DVD Review: One Hundred Mornings / Cert: 15 / Director: Conor Horgan / Screenplay: Conor Horgan / Starring: Alex Reid, Ciaran McMenamin, Rory Keenan, Kelly Campbell, Robert O’Mahoney / Release Date: Out Now
Filmed in 2009, this low-budget Irish apocalyptic drama is only now seeing the light of day on DVD and sure enough, like most European end-of-the-world fare, this is light years away from the feel good fantasy nature of America’s big brash offerings in the genre. One Hundred Mornings is relentlessly bleak and pessimistic; it’s cold, grey and muddy and its protagonists look as if they’re just waiting for the inevitable as they slide further and further away from the comforts of civilisation.
It’s a simple enough scenario. Some nameless catastrophe (and we never find out what it is) has brought Mankind to its knees. Two couples are rubbing along together in a small cabin in the picturesque Irish countryside, grubbing for food and living on supplies they’ve squirreled-away. They’re occasionally visited by a couple of increasingly-ineffectual officers from the Garda at the nearby village and their next door neighbour is outwardly friendly but fiercely protective of his own territory and his own rights. The quartet get along well enough but slowly the relationship starts to disintegrate as infidelities, insecurities and jealousies rise to the surface, vying for attention with the constant quest for food and comfort.
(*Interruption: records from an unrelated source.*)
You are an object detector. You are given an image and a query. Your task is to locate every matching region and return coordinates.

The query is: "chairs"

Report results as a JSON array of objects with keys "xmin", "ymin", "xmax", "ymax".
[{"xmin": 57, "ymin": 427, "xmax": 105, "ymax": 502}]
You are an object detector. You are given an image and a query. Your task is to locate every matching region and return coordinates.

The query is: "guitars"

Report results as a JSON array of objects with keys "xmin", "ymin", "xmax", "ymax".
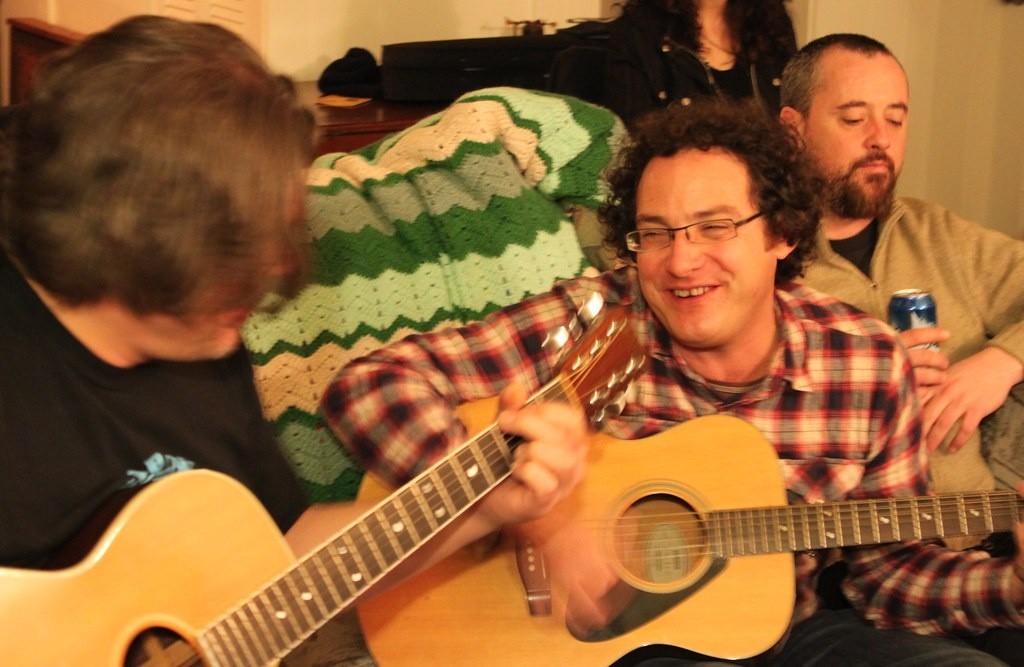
[
  {"xmin": 351, "ymin": 411, "xmax": 1023, "ymax": 667},
  {"xmin": 0, "ymin": 291, "xmax": 647, "ymax": 666}
]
Meanwhile the outside world is slowly closing in as desperate outsiders start to terrorise them and the Garda officers begin to overstep their dubious authority.
Lovers of fast-paced, lively action movies will want to step away from One Hundred Mornings immediately – there’s nothing for them here. This is an intense, brooding, minimalist character piece. There’s a festering resentment between the foursome and the script’s sparse, terse dialogue perfectly complements a film which is all about mood and atmosphere, the main characters ostensibly trapped in an apparently-idyllic environment which affords them the barest of protection against whatever horrors the outside world holds. Occasionally the group wanders into the nearby village which is itself falling apart; debris strewn across the street, abandoned cars, burning braziers – and hardly any other people to maintain the veneer of civilisation.
Despite its lack of dynamic forward motion – the group chasing a stray sheep is really the closest we get to an action sequence – 100 Mornings is an absorbing, if inexhaustibly downbeat, piece of work and, like the very best apocalyptic fiction, it doesn’t offer much hope or optimism for a better future for those who are left standing at the end. In many ways this is a companion piece to last year’s underrated Perfect Sense and it’s about as far removed from the likes of 2012 andThe Day After Tomorrow as it’s possible to get and it’s all the better for it.